**Provided data:**
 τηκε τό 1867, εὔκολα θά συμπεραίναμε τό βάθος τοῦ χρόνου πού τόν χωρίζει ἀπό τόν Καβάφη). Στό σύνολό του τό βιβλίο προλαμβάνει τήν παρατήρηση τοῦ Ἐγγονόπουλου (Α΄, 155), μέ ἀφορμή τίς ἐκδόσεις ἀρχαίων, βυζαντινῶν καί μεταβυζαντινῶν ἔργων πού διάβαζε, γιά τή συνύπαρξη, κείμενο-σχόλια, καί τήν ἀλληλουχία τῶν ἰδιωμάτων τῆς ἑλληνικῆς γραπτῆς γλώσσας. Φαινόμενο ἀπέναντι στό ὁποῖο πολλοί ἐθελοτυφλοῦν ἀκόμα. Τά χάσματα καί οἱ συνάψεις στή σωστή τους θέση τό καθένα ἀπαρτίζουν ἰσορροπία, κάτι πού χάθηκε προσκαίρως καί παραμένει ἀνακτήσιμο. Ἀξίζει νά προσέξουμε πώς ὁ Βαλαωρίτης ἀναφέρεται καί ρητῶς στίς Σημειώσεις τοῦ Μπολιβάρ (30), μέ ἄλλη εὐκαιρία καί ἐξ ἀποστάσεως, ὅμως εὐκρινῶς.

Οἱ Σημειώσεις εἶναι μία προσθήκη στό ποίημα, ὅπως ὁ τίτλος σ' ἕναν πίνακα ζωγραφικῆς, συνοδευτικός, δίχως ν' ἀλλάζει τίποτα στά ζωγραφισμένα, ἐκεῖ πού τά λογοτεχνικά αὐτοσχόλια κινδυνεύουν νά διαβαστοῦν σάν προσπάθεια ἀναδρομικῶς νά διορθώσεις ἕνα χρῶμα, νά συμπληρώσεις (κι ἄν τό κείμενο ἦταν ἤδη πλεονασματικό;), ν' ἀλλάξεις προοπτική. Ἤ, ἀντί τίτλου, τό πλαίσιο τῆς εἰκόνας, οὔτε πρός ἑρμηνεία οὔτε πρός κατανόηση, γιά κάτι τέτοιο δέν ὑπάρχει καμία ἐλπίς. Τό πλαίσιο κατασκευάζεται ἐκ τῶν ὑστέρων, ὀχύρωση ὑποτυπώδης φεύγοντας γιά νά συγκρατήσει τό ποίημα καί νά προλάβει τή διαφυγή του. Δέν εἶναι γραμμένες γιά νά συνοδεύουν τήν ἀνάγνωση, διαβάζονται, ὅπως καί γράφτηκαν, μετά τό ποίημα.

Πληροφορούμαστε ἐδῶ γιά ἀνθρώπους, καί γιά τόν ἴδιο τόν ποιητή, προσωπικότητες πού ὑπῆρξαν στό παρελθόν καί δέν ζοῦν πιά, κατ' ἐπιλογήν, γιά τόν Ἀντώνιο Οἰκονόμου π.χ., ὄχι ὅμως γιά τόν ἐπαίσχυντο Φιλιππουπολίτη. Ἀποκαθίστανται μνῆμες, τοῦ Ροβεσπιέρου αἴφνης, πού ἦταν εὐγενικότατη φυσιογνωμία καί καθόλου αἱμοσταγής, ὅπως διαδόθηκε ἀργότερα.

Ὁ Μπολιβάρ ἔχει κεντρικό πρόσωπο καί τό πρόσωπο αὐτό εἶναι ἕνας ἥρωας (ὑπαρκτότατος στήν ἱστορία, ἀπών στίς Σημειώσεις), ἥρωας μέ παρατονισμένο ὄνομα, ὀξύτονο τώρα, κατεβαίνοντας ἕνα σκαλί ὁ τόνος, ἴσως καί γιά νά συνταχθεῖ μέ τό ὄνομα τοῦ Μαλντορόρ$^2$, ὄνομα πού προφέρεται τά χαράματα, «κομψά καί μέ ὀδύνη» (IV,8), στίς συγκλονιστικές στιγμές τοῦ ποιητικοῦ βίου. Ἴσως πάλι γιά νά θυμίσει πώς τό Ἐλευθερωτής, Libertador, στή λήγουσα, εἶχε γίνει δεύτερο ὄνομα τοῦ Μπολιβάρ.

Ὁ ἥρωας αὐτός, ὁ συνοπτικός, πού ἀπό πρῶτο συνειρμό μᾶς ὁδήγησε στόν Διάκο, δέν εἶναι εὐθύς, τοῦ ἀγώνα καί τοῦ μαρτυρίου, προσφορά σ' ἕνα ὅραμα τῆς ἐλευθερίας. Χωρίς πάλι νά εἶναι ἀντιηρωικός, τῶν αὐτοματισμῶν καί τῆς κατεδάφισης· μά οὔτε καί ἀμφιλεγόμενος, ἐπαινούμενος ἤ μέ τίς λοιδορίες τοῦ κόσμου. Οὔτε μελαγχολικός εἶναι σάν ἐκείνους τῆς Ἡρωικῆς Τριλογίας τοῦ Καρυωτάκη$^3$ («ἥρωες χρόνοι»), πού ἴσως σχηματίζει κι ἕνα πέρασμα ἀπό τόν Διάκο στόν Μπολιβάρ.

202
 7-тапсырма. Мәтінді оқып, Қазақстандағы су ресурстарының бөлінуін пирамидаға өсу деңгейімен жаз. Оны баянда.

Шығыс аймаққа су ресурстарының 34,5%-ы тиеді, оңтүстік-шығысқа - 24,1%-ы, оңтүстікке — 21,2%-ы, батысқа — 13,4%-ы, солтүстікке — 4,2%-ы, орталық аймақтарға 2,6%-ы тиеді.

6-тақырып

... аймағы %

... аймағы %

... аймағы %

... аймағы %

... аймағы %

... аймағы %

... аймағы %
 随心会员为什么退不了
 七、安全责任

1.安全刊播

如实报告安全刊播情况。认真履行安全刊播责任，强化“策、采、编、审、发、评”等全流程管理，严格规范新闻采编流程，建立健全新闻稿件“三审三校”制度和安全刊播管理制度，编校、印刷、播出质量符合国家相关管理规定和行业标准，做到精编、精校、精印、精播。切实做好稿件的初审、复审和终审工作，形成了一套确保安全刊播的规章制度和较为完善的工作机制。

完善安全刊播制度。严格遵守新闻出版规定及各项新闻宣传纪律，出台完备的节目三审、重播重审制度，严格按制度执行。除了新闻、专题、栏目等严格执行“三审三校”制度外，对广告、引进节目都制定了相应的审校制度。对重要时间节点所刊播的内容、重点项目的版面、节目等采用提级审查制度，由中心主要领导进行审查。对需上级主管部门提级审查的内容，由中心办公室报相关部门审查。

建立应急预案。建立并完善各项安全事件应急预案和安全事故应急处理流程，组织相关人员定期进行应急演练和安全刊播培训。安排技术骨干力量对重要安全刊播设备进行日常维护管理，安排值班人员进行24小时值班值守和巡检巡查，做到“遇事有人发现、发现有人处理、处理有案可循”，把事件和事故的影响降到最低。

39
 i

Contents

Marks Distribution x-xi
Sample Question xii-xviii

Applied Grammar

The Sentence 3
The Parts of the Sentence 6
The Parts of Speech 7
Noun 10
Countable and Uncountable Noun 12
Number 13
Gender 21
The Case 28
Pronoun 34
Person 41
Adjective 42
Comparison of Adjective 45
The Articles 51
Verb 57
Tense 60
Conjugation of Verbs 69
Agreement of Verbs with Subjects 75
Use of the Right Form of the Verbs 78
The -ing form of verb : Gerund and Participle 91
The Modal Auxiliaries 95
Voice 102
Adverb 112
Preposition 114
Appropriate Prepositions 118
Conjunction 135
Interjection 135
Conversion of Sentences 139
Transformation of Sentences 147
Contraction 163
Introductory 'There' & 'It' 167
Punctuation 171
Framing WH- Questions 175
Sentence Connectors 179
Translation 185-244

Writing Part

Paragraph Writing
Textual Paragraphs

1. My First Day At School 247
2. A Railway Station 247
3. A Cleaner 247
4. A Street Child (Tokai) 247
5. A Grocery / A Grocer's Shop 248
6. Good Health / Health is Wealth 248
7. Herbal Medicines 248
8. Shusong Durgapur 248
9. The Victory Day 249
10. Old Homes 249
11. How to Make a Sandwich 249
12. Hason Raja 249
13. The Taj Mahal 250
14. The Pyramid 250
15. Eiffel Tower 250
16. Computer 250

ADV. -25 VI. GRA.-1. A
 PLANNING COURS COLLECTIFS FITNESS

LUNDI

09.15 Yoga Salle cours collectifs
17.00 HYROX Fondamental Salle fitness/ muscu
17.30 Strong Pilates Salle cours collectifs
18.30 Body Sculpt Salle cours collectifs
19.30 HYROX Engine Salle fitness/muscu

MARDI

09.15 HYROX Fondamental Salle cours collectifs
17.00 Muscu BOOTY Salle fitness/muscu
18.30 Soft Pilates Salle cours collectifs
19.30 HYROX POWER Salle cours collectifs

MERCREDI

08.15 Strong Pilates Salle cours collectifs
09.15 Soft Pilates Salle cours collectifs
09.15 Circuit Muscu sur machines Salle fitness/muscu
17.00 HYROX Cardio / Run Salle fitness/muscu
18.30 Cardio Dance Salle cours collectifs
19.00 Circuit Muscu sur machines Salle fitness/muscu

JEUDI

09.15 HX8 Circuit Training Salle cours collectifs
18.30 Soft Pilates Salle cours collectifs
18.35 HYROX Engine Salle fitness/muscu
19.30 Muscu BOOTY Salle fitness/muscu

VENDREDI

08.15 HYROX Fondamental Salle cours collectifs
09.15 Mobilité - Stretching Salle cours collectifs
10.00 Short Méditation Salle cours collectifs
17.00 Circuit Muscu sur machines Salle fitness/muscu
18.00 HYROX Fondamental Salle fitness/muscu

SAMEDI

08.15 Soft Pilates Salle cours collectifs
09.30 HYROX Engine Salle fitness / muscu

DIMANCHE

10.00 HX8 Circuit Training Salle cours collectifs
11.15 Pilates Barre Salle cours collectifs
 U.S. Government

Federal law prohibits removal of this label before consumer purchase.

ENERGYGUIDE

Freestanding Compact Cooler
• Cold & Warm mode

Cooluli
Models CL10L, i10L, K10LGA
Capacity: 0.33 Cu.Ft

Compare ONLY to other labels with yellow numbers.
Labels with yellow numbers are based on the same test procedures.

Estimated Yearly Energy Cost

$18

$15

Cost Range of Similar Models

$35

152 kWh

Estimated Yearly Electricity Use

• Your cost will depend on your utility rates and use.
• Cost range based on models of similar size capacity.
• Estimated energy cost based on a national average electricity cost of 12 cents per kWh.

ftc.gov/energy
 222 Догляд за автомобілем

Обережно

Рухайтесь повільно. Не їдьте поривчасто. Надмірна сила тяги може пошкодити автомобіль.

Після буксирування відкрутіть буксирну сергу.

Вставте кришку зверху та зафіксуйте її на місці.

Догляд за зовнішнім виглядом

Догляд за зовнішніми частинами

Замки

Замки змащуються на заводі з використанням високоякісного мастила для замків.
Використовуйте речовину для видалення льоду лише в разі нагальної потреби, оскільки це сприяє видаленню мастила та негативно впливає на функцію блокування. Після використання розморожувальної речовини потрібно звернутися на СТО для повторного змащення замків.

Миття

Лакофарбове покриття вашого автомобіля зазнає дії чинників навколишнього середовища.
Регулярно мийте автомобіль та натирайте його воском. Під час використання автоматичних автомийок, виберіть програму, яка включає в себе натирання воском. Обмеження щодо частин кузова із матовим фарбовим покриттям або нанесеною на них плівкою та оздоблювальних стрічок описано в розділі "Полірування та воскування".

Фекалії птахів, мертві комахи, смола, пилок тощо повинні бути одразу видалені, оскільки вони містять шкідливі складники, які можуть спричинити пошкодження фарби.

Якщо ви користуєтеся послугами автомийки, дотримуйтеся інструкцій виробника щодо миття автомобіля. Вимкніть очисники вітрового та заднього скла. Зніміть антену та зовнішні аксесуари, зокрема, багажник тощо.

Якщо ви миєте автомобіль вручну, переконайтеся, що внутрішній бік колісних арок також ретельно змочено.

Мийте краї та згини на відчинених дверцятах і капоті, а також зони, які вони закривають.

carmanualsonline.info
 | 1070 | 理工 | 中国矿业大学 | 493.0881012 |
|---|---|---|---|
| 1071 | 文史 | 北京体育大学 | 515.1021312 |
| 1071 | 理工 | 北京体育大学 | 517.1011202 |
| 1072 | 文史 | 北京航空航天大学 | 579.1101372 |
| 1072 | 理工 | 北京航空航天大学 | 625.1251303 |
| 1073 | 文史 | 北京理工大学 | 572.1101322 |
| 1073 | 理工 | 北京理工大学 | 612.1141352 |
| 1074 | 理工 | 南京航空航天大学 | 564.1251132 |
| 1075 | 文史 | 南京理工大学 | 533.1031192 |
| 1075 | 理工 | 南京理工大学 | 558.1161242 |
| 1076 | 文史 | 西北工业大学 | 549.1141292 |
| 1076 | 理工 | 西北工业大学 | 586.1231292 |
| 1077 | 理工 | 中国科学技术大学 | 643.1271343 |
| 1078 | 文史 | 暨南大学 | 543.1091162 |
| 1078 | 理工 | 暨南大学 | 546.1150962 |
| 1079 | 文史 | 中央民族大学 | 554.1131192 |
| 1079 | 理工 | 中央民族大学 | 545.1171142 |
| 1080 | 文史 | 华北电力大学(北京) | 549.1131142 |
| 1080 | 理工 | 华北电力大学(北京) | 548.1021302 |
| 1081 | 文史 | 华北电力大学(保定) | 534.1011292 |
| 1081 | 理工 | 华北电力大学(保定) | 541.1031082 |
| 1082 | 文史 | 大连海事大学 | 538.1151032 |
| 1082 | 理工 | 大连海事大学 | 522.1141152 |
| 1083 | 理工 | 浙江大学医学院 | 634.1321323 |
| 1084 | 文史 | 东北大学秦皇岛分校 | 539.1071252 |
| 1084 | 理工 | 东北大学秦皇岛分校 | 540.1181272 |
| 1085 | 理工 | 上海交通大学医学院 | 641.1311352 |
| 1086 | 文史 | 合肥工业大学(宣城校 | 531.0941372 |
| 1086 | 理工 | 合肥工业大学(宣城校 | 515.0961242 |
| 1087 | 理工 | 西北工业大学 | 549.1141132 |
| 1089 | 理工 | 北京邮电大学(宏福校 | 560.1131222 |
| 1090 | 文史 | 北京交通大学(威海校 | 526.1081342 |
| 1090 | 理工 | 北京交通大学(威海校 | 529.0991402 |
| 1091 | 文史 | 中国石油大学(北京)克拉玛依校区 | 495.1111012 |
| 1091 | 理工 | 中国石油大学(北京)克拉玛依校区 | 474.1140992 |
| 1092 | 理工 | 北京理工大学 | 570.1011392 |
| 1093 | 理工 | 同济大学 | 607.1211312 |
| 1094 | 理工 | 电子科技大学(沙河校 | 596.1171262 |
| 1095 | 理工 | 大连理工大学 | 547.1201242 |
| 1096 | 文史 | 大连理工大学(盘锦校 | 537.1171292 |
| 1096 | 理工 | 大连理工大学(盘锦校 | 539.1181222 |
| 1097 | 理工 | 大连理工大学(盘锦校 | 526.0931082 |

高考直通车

**How to complete this task:**
All lines from the one containing "大连理工大学 | 547.1201242 |" down to the final line above are to be restated word for word; leave out the rest.

**Final answer:**
| 1095 | 理工 | 大连理工大学 | 547.1201242 |
| 1096 | 文史 | 大连理工大学(盘锦校 | 537.1171292 |
| 1096 | 理工 | 大连理工大学(盘锦校 | 539.1181222 |
| 1097 | 理工 | 大连理工大学(盘锦校 | 526.0931082 |

高考直通车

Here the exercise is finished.